[SUPPLIED INFORMATION Boundary: Start]

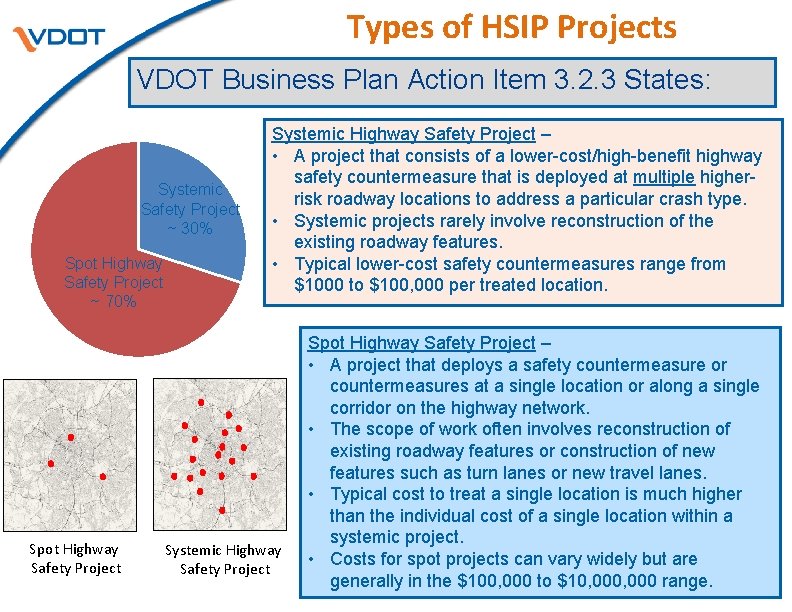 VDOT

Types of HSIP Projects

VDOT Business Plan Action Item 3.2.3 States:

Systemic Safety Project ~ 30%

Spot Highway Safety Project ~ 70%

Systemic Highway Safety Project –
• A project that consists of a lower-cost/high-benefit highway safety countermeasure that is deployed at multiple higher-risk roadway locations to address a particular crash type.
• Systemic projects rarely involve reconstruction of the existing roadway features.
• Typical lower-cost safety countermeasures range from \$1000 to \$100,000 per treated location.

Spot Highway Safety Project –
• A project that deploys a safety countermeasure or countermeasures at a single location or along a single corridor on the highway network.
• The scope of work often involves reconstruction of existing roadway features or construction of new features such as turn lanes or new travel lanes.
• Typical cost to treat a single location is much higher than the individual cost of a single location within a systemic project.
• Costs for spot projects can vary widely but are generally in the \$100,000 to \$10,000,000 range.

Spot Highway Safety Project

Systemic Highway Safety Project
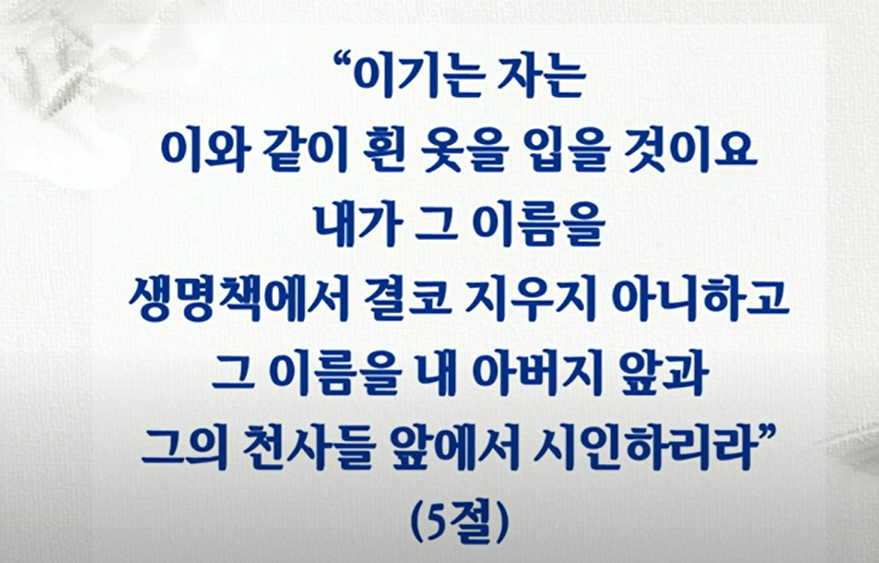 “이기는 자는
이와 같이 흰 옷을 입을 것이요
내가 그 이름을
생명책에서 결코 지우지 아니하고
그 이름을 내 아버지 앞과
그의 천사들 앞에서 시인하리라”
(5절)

[SUPPLIED INFORMATION Boundary: End]

_WHAT THE TASK ASKS_: Please reproduce every record exactly, leaving the pictures out.

_ANSWER_:
 VDOT

Types of HSIP Projects

VDOT Business Plan Action Item 3.2.3 States:

Systemic Safety Project ~ 30%

Spot Highway Safety Project ~ 70%

Systemic Highway Safety Project –
• A project that consists of a lower-cost/high-benefit highway safety countermeasure that is deployed at multiple higher-risk roadway locations to address a particular crash type.
• Systemic projects rarely involve reconstruction of the existing roadway features.
• Typical lower-cost safety countermeasures range from \$1000 to \$100,000 per treated location.

Spot Highway Safety Project –
• A project that deploys a safety countermeasure or countermeasures at a single location or along a single corridor on the highway network.
• The scope of work often involves reconstruction of existing roadway features or construction of new features such as turn lanes or new travel lanes.
• Typical cost to treat a single location is much higher than the individual cost of a single location within a systemic project.
• Costs for spot projects can vary widely but are generally in the \$100,000 to \$10,000,000 range.

Spot Highway Safety Project

Systemic Highway Safety Project
 “이기는 자는
이와 같이 흰 옷을 입을 것이요
내가 그 이름을
생명책에서 결코 지우지 아니하고
그 이름을 내 아버지 앞과
그의 천사들 앞에서 시인하리라”
(5절)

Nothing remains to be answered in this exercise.